> _THE REQUEST_:
Copy every one of the records below word for word, and leave the pictures out of your copy.
----
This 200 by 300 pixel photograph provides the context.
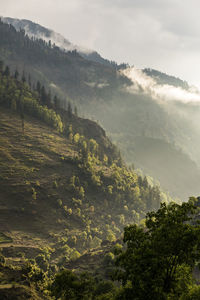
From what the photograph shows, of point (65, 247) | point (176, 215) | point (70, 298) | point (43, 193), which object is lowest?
point (65, 247)

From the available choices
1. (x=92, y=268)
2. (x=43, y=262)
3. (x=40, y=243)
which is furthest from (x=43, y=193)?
(x=92, y=268)

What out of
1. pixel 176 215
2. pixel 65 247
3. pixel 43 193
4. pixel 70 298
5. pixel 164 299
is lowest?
pixel 65 247

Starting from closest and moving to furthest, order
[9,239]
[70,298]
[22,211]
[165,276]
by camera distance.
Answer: [165,276] < [70,298] < [9,239] < [22,211]

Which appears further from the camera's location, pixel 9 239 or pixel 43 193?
pixel 43 193

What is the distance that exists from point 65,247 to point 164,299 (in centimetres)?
14434

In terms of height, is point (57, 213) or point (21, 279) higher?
point (21, 279)

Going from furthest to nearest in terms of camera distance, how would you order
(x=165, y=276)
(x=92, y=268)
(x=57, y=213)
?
(x=57, y=213)
(x=92, y=268)
(x=165, y=276)

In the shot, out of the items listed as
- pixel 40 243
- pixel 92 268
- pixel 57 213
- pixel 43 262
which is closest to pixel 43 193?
pixel 57 213

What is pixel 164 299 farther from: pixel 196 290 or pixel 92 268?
pixel 92 268

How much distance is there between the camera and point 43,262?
12469 centimetres

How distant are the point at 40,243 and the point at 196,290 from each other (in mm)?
139943

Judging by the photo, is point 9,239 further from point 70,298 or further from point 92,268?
point 70,298

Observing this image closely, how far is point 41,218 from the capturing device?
176 m

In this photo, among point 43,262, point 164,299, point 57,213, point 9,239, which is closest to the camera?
point 164,299
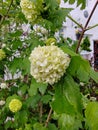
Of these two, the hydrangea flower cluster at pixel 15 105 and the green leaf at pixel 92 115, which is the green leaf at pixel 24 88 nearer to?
the hydrangea flower cluster at pixel 15 105

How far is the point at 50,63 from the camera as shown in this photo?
780mm

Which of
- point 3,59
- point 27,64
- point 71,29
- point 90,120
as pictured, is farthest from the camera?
point 71,29

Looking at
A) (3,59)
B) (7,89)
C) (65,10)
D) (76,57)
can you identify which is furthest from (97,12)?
(76,57)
----
> _COMPLETED TASK_:
This 200 by 300 pixel photograph provides the context.
From what the photograph shows, of point (65, 247) | point (176, 215) | point (70, 298) | point (43, 193), which object is lowest?
point (65, 247)

From the available choices
1. (x=92, y=268)
2. (x=43, y=262)
3. (x=40, y=243)
which is furthest from (x=43, y=193)?
(x=92, y=268)

What out of
1. pixel 176 215
2. pixel 65 247
3. pixel 43 193
4. pixel 70 298
5. pixel 164 299
is lowest?
pixel 65 247

Starting from closest and moving to furthest, order
[9,239]
[70,298]
[22,211]
[165,276]
by camera distance.
Answer: [165,276] < [70,298] < [9,239] < [22,211]

Which appears further from the camera's location, pixel 9 239 or pixel 43 193?
pixel 43 193

What is the distance that exists from point 65,247 to point 164,299 (in centimetres)?
14434

In terms of height, is point (57, 213) or point (21, 279) higher?
point (21, 279)

Going from furthest to nearest in terms of camera distance, how would you order
(x=165, y=276)
(x=92, y=268)
(x=57, y=213)
?
(x=57, y=213)
(x=92, y=268)
(x=165, y=276)

In the shot, out of the items listed as
- pixel 40 243
- pixel 92 268
- pixel 57 213
- pixel 43 262
which is closest to pixel 43 193?
pixel 57 213

What is pixel 164 299 farther from: pixel 196 290 or pixel 92 268?
pixel 92 268

How much distance is there between the camera and point 43,262?
12469 centimetres

How distant are the point at 40,243 and the point at 196,290 from each other (in mm)?
139943

Judging by the photo, is point 9,239 further from point 70,298 or further from point 92,268?
point 70,298

Observing this image closely, how far is point 41,218 from the capturing device?
176 m

In this photo, among point 43,262, point 164,299, point 57,213, point 9,239, which is closest to the camera?
point 164,299
Of these two, the hydrangea flower cluster at pixel 15 105 and the green leaf at pixel 92 115, which is the green leaf at pixel 24 88 nearer to?
the hydrangea flower cluster at pixel 15 105

How far is the point at 50,63 from the camera as shown in this photo?
780mm

Which of
- point 3,59
- point 27,64
- point 71,29
- point 90,120
as pictured, is farthest from the camera?
point 71,29

Looking at
A) (3,59)
B) (7,89)
C) (65,10)
D) (76,57)
can you identify which is furthest from (97,12)?
(76,57)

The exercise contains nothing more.